## [Aufgabe 1]
Gib die Einträge des Datensatzes unverändert wieder. Beginne mit der Zeile, die „In the photo here, what“ enthält, und ende mit dem letzten Eintrag.

====== Dokument ======

Projektleitung: Prof. Dr. Rainer Maria Kiesow

Das Projekt richtete sein zentrales Erkenntnisinteresse auf die Ambivalenz und paradoxale Gestalt des Gerechtigkeitsbegriffs in der Moderne, trat – abseits des wissenschaftlichen und politischen Mainstreams zum Thema – der vermeintlichen Unfehlbarkeit von Gerechtigkeit als supernormativer Ordnung kritisch entgegen und rückte stattdessen ganz explizit ihre „dunkle Seite“, ihre „Abgründe“ und die Prekarität des Herausbildungsprozesses ins Zentrum. Geleitet von der Grundskepsis, dass ein globaler „superprogrammatischer“ Gerechtigkeitsdiskurs, ein allseeligmachendes Konstrukt normativer Hyperordnung, diktatoriale Züge entfalten könne, wurden die normative Substanz, eigentlichen Motive und praktischen Konsequenzen von Gerechtigkeit als Rechtfertigungsgröße misstrauisch ausgelotet.

======

## [Aufgabe 2]
Entscheide für jede Aussage mit Ja oder Nein, ob sie mit dem Dokument übereinstimmt, und belege dein Urteil mit dem wörtlichen Zitat der ausschlaggebenden Stelle.
(a) Das Projekt folgte dem wissenschaftlichen und politischen Mainstream zum Thema.
(b) Die Projektleitung hatte Prof. Dr. Rainer Maria Kiesow inne.
(c) Das Projekt stellte die „dunkle Seite“ der Gerechtigkeit in den Mittelpunkt.

====== Vorgegebene Einträge ======

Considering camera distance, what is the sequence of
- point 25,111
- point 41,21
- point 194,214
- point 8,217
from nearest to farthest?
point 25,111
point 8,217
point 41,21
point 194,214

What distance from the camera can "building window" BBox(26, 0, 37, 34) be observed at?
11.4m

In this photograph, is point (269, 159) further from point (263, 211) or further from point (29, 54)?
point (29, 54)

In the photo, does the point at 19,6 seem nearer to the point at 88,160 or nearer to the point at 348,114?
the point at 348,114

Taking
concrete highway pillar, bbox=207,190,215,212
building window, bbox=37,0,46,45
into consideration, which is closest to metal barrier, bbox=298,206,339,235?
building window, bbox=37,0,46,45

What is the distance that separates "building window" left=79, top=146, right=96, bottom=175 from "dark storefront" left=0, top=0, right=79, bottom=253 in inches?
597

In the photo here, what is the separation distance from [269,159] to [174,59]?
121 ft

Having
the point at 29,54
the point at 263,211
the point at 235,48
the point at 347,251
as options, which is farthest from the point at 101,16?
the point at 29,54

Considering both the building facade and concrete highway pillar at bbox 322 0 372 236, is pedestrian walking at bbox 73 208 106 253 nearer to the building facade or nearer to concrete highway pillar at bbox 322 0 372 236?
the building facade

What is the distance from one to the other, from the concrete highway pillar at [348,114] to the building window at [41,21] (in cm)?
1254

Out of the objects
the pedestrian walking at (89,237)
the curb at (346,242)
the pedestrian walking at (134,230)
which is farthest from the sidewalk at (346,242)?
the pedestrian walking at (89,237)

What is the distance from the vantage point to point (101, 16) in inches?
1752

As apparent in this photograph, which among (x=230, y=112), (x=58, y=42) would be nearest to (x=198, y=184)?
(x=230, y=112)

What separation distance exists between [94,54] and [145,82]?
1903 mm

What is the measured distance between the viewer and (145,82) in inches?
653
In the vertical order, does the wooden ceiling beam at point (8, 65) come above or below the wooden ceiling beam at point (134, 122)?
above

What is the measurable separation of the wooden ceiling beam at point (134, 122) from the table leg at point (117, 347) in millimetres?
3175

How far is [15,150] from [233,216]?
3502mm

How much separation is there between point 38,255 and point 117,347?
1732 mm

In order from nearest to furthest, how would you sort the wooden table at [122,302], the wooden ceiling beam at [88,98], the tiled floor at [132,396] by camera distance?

======

## [Lösung 1]
In the photo here, what is the separation distance from [269,159] to [174,59]?
121 ft

Having
the point at 29,54
the point at 263,211
the point at 235,48
the point at 347,251
as options, which is farthest from the point at 101,16?
the point at 29,54

Considering both the building facade and concrete highway pillar at bbox 322 0 372 236, is pedestrian walking at bbox 73 208 106 253 nearer to the building facade or nearer to concrete highway pillar at bbox 322 0 372 236?
the building facade

What is the distance from one to the other, from the concrete highway pillar at [348,114] to the building window at [41,21] (in cm)?
1254

Out of the objects
the pedestrian walking at (89,237)
the curb at (346,242)
the pedestrian walking at (134,230)
which is farthest from the sidewalk at (346,242)?
the pedestrian walking at (89,237)

What is the distance from the vantage point to point (101, 16) in inches?
1752

As apparent in this photograph, which among (x=230, y=112), (x=58, y=42) would be nearest to (x=198, y=184)?
(x=230, y=112)

What separation distance exists between [94,54] and [145,82]?
1903 mm

What is the measured distance between the viewer and (145,82) in inches?
653
In the vertical order, does the wooden ceiling beam at point (8, 65) come above or below the wooden ceiling beam at point (134, 122)?
above

What is the measurable separation of the wooden ceiling beam at point (134, 122) from the table leg at point (117, 347) in millimetres?
3175

How far is [15,150] from [233,216]?
3502mm

How much separation is there between point 38,255 and point 117,347?
1732 mm

In order from nearest to furthest, how would you sort the wooden table at [122,302], the wooden ceiling beam at [88,98], the tiled floor at [132,396] by camera distance?

## [Lösung 2]
(a) Nein: »abseits des wissenschaftlichen und politischen Mainstreams zum Thema«
(b) Ja: »Projektleitung: Prof. Dr. Rainer Maria Kiesow«
(c) Ja: »rückte stattdessen ganz explizit ihre „dunkle Seite“, ihre „Abgründe“ und die Prekarität des Herausbildungsprozesses ins Zentrum«